@Danielg 

Last reply

Danielg

The struggle

I'm not going to lie, my struggle with ms has been hard . I'm now 20 and I had my first course of treatment on my 18th birthday. Unfortunately, the nurses forgot to give me my steroids before giving me lemtrada and so I had a very bad reaction to the point where doctors and nurses thought I was dying. I was vomiting, they were not able to find a vein for an IV and finally I passed out. This happened at King's College hospital and honestly it messed me and my family up really bad. But I got through the rest of the treatment because I knew it would be helpful. I had my second course of treatment the day after my 19th birthday which went perfect. After the bad reaction to a messed up course of treatment the first time, I had no other effects from treatment except for bad fatigue. However, after this course of treatment about 2 weeks later I got pneumonia for the third time in my life and nearly died from that alone.

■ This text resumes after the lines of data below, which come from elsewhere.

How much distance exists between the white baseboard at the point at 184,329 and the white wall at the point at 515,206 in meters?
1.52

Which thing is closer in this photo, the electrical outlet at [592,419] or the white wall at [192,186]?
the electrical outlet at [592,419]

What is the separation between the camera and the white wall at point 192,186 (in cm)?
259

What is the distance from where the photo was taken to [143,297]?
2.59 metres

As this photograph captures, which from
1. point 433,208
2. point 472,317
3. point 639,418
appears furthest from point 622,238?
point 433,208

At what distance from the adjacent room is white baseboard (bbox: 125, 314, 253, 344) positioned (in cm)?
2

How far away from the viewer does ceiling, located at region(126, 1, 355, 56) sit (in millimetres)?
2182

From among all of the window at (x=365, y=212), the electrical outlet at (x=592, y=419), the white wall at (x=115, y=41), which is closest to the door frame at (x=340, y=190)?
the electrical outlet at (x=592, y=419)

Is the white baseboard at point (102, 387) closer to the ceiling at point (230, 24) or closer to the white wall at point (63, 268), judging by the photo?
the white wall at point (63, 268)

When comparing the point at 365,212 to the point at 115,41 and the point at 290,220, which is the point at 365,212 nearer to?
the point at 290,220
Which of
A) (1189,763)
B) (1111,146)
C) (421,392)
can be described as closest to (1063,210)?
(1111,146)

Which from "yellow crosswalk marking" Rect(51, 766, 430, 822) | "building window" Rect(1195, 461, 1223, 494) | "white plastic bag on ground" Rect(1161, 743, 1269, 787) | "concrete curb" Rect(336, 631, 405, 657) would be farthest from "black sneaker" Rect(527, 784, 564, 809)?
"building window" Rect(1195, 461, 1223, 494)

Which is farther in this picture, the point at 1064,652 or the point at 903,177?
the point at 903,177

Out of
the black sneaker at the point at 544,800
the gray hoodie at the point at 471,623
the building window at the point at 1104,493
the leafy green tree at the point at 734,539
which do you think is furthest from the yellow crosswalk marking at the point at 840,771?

However after 13 days in hospital I made a full recovery and am now doing fine. Before treatment, I had speech problems, my hearing was a lot worse and I was having to use crutches to walk around at the age of 17 (was probably going to be in a wheelchair by 18 if I didn't have treatment!) So I am very grateful to have gotten this treatment and be in recovery. But as of right now I have very little support going for me and my ms. When I was diagnosed I was taking my A-levels and applying to uni. I will admit, ms made my uni life extremely difficult and I got ill quickly and harshly there. Nothing has been the same since mu diagnosis as I went down hill very quickly even with RRMS, there were letters from my neurologists explaining how it was acting more like progressive ms and so needed quick treatment. I was told, after having several MRI's, I've had ms since around the age of 4 based on the lesion on my optic nerve. A very young age to develop ms symptoms as well but it is the age where my vision became blurred and I got a lazy eye. I just needed this little rant as it's been a hard few weeks recently and in my home I never really get to express my true feelings. If anyone has anything to say please comment and let me know anything.
@Vixen

Hello @danielg, wow, that is some story. There are a fair amount of young people on this site, so hopefully you won’t feel so alone. You seem to be bearing up remarkably well, you come across as being really strong and resilient. When I was your age, the landscape for MS was bleak. There was pretty much nothing. Today, the world is a really different place and there are so many promising treatments on the horizon. So, are you still at Uni? If so, are you getting a good level of support there? And it sounds like you live at home? I’m so sorry that you have been pretty much robbed of the years around becoming a young adult. That totally sucks. But, you have your whole life in front of you. The thing I have found since being diagnosed two years ago, is that you can still have the same plans for now and the future, but you sometimes have to look for other creative ways to get there. I’m glad you’ve found Shift. It’s packed full of people like you who sometimes want to rant, sometimes just need to feel connected, and sometimes need to ask questions. You have lots of support here. Take care, keep posting, and stay indoors out of the huge sunlight today! X

@DominicS

Forgot to give steroids? FFS, if it were me if be onto a lawyer ASAP. There are specialist medcal negligence lawyers, just Google.